Hit by a fall in revenue from freight as well as passenger traffic owing to the Covid-19 pandemic, the Indian Railways has approached the ministry of finance seeking relief in pension liabilities for the current fiscal year.
For 2020-21, staff cost and pension liabilities totalled around Rs 1.46 trillion for the railways. Of this, staff cost was around Rs 92,993 crore while pension bill stood at Rs 53,000 crore.
The cumulative revenue from freight, sundry and passenger segments was down to Rs 53,725 crore, a fall of Rs 34,257 crore, during the six months ending September 2020. This was 39 per cent lower than the same period last year. During the same period last year, gross revenue of the railways was Rs 87,982 crore. This was more than the total staff cost of Rs 86,904 crore in 2019-20.
This massive drop in revenue has forced the railways to approach the department of expenditure at the finance ministry seeking relief on the pension front.
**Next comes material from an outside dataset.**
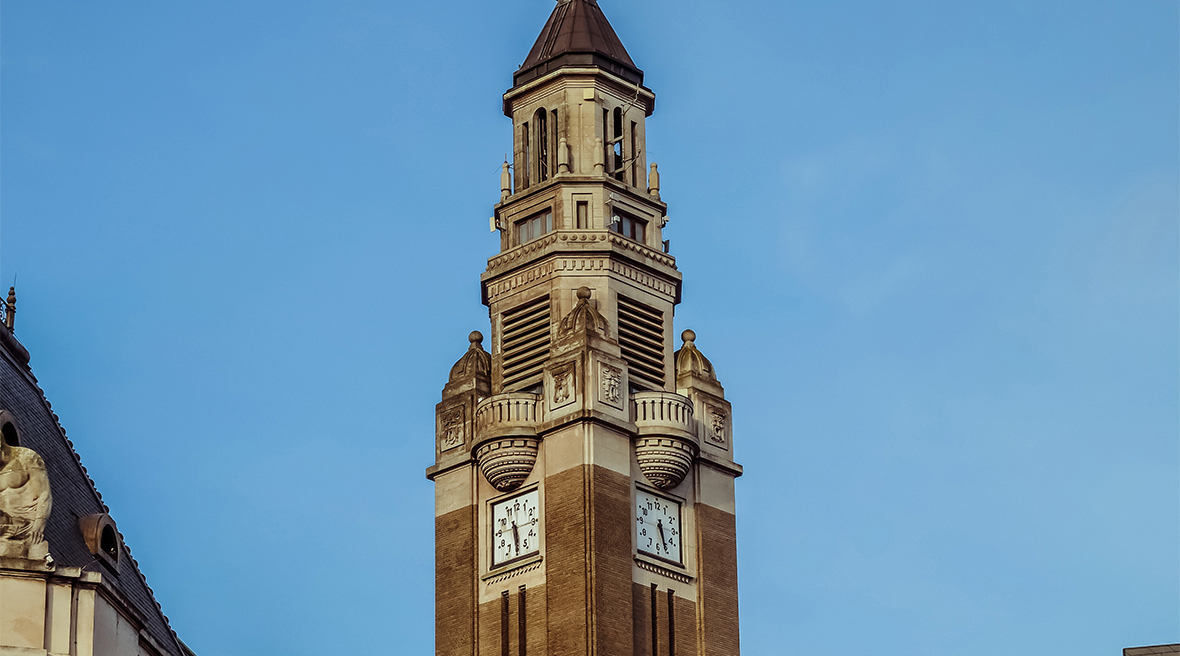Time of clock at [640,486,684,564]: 5:26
The national transporter has written to the finance ministry recently, saying it would be difficult to meet the pension demand during the current year because of the Covid impact on passenger and freight traffic. It resulted in a drop in revenue, said a person aware about the development.
But a senior railway official said, “The railways is a robust organisation on a fast path to progress. It would always be able to meet its commitments, including salary and pension.”
The railways is the only government department which meets the pension expenditure of its retirees from its own receipts.
However, in respect to all other departments, the same is met by the ministry of finance. The railways pays pension from its annual earnings through a pension fund that was introduced in 2003.
The pension bill is expected to increase from Rs 49,000 crore in 2019-20 (revised estimate) to Rs 53,000 crore this fiscal year. In addition, the railways also has a social service obligation to the tune of around Rs 50,000 crore.
Last year, the national transporter had informed the government that after implementation of the Seventh Pay Commission’s recommendations, there was a sharp rise in staff cost and absence of commensurate growth in traffic earnings. This made it increasingly difficult to bear the pension expenditure from railway revenues while bearing the social service obligations.
“Around 25 per cent of the railway earnings go into paying pension to 155 million former employees. We are hoping that it will be done in a graded manner,” Railway Board chairman VK Yadav said in a recent media interview.
Looking at the revenue front, till October 11, the cumulative revenue from freight traffic for the current fiscal year was seen 15 per cent lower at Rs 53,631 crore. However, showing signs of revival, goods handled by the national transporter in September was seen 19 per cent higher compared to the same period last year. In the October 1-11 period, too, so far, freight saw an increase of 13 per cent compared to the same time last fiscal year.
Following the Covid outbreak, the railways, on March 25, suspended all regular passenger, mail and express trains indefinitely. This included 13,500 passenger trains.